Start of DATA SUPPLIED
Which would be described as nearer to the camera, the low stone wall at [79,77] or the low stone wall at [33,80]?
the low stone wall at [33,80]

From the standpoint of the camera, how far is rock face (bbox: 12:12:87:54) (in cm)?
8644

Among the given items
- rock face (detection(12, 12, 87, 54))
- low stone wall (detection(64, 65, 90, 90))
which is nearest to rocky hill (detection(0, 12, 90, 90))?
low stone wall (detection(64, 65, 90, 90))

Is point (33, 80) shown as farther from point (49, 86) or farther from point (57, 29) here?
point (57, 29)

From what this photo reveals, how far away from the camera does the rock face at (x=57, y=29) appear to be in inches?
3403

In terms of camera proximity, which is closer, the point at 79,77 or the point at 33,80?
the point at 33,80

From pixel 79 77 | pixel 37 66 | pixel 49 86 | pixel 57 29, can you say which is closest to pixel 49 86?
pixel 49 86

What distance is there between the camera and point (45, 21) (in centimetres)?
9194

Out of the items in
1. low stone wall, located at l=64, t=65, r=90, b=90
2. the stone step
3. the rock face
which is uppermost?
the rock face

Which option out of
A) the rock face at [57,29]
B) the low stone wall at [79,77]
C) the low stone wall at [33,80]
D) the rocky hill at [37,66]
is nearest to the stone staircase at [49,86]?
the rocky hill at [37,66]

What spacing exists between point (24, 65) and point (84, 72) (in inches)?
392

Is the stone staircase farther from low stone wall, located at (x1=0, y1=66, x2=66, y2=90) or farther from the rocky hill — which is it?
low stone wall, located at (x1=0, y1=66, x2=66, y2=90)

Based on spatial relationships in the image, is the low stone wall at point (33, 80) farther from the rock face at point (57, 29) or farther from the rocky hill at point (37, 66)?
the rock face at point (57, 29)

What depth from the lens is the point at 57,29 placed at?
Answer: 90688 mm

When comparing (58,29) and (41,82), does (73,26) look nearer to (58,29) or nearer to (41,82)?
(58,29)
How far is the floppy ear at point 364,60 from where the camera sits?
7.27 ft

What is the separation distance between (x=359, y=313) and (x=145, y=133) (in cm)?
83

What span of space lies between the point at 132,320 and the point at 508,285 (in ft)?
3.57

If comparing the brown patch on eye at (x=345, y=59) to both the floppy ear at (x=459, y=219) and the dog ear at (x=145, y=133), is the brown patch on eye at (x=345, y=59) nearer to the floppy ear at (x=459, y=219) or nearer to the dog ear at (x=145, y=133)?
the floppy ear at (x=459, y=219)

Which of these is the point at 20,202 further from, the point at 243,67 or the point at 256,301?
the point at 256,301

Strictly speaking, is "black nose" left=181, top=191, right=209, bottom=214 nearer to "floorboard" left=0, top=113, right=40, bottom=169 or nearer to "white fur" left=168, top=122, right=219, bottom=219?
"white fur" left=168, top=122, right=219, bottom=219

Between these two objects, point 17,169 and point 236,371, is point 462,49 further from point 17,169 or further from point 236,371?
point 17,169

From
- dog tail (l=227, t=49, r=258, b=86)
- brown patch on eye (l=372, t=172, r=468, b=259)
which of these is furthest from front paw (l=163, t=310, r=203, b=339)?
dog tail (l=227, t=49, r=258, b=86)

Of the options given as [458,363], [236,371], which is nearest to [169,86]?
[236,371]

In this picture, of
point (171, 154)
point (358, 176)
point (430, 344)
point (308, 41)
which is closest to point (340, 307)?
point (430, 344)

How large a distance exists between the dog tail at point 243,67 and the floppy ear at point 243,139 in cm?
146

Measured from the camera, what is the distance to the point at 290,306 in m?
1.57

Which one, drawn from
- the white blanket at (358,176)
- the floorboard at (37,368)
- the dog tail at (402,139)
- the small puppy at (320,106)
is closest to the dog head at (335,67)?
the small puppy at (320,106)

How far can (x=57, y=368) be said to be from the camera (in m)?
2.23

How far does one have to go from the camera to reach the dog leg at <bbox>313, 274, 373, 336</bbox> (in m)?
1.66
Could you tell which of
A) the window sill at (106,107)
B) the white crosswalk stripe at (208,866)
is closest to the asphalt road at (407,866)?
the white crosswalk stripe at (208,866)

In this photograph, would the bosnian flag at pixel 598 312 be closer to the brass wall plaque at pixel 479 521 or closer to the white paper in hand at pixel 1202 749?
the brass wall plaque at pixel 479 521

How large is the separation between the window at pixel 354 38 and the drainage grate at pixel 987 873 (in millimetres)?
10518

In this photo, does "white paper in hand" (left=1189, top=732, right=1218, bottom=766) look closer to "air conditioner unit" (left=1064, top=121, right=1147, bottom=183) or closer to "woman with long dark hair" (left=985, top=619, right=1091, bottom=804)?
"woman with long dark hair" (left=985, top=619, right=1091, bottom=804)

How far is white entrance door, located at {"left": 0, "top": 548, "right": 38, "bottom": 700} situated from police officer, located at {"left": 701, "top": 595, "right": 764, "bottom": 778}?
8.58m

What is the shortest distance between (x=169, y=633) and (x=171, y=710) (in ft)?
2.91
End of DATA SUPPLIED
WHAT THIS TASK INVOLVES
Retype the whole listing, matching it exactly.

RESPONSE BELOW
Which would be described as nearer to the camera, the low stone wall at [79,77] or the low stone wall at [33,80]?
the low stone wall at [33,80]

From the standpoint of the camera, how far is rock face (bbox: 12:12:87:54) (in cm)?
8644

Among the given items
- rock face (detection(12, 12, 87, 54))
- low stone wall (detection(64, 65, 90, 90))
which is nearest to rocky hill (detection(0, 12, 90, 90))?
low stone wall (detection(64, 65, 90, 90))

Is point (33, 80) shown as farther from point (49, 86) or farther from point (57, 29) here?
point (57, 29)

From what this photo reveals, how far away from the camera does the rock face at (x=57, y=29) appear to be in inches?
3403

In terms of camera proximity, which is closer, the point at 79,77 or the point at 33,80?
the point at 33,80

From pixel 79 77 | pixel 37 66 | pixel 49 86 | pixel 57 29, can you say which is closest to pixel 49 86?
pixel 49 86

What distance is there between the camera and point (45, 21) (in centimetres)?
9194

Out of the items in
1. low stone wall, located at l=64, t=65, r=90, b=90
2. the stone step
3. the rock face
which is uppermost?
the rock face

Which option out of
A) the rock face at [57,29]
B) the low stone wall at [79,77]
C) the low stone wall at [33,80]
D) the rocky hill at [37,66]
is nearest to the stone staircase at [49,86]?
the rocky hill at [37,66]

What spacing exists between point (24, 65) and point (84, 72) (in inches)?
392

Is the stone staircase farther from low stone wall, located at (x1=0, y1=66, x2=66, y2=90) or farther from the rocky hill — which is it?
low stone wall, located at (x1=0, y1=66, x2=66, y2=90)

Based on spatial relationships in the image, is the low stone wall at point (33, 80) farther from the rock face at point (57, 29) or farther from the rocky hill at point (37, 66)?
the rock face at point (57, 29)

What depth from the lens is the point at 57,29 placed at?
Answer: 90688 mm

When comparing (58,29) and (41,82), does (73,26) look nearer to (58,29) or nearer to (41,82)?
(58,29)
How far is the floppy ear at point 364,60 from where the camera sits?
7.27 ft

What is the separation distance between (x=359, y=313) and (x=145, y=133) (in cm)?
83

What span of space lies between the point at 132,320 and the point at 508,285 (in ft)?
3.57

If comparing the brown patch on eye at (x=345, y=59) to both the floppy ear at (x=459, y=219) and the dog ear at (x=145, y=133), is the brown patch on eye at (x=345, y=59) nearer to the floppy ear at (x=459, y=219) or nearer to the dog ear at (x=145, y=133)?
the floppy ear at (x=459, y=219)

Which of these is the point at 20,202 further from, the point at 243,67 or the point at 256,301?
the point at 256,301

Strictly speaking, is "black nose" left=181, top=191, right=209, bottom=214 nearer to "floorboard" left=0, top=113, right=40, bottom=169 or nearer to "white fur" left=168, top=122, right=219, bottom=219?
"white fur" left=168, top=122, right=219, bottom=219

Between these two objects, point 17,169 and point 236,371, is point 462,49 further from point 17,169 or further from point 236,371?
point 17,169

From
- dog tail (l=227, t=49, r=258, b=86)
- brown patch on eye (l=372, t=172, r=468, b=259)
which of these is furthest from front paw (l=163, t=310, r=203, b=339)?
dog tail (l=227, t=49, r=258, b=86)

Of the options given as [458,363], [236,371], which is nearest to [169,86]?
[236,371]

In this picture, of
point (171, 154)
point (358, 176)
point (430, 344)
point (308, 41)
which is closest to point (340, 307)?
point (430, 344)

How large a distance exists between the dog tail at point 243,67 and the floppy ear at point 243,139 in cm?
146

Measured from the camera, what is the distance to the point at 290,306 in m?
1.57

Which one, drawn from
- the white blanket at (358,176)
- the floorboard at (37,368)
- the dog tail at (402,139)
- the small puppy at (320,106)
is closest to the dog head at (335,67)?
the small puppy at (320,106)

How far can (x=57, y=368) be said to be from the camera (in m)?
2.23

How far does one have to go from the camera to reach the dog leg at <bbox>313, 274, 373, 336</bbox> (in m)?
1.66
Could you tell which of
A) the window sill at (106,107)
B) the white crosswalk stripe at (208,866)
is closest to the asphalt road at (407,866)?
the white crosswalk stripe at (208,866)

In this photograph, would the bosnian flag at pixel 598 312 be closer to the brass wall plaque at pixel 479 521 or closer to the white paper in hand at pixel 1202 749?
the brass wall plaque at pixel 479 521

How large is the separation between the window at pixel 354 38 and the drainage grate at pixel 987 873 (in millimetres)?
10518

In this photo, does "white paper in hand" (left=1189, top=732, right=1218, bottom=766) look closer to "air conditioner unit" (left=1064, top=121, right=1147, bottom=183) or closer to "woman with long dark hair" (left=985, top=619, right=1091, bottom=804)?
"woman with long dark hair" (left=985, top=619, right=1091, bottom=804)

How far is white entrance door, located at {"left": 0, "top": 548, "right": 38, "bottom": 700} situated from police officer, located at {"left": 701, "top": 595, "right": 764, "bottom": 778}?
8.58m

What is the shortest distance between (x=169, y=633) and (x=171, y=710) (in ft)?
2.91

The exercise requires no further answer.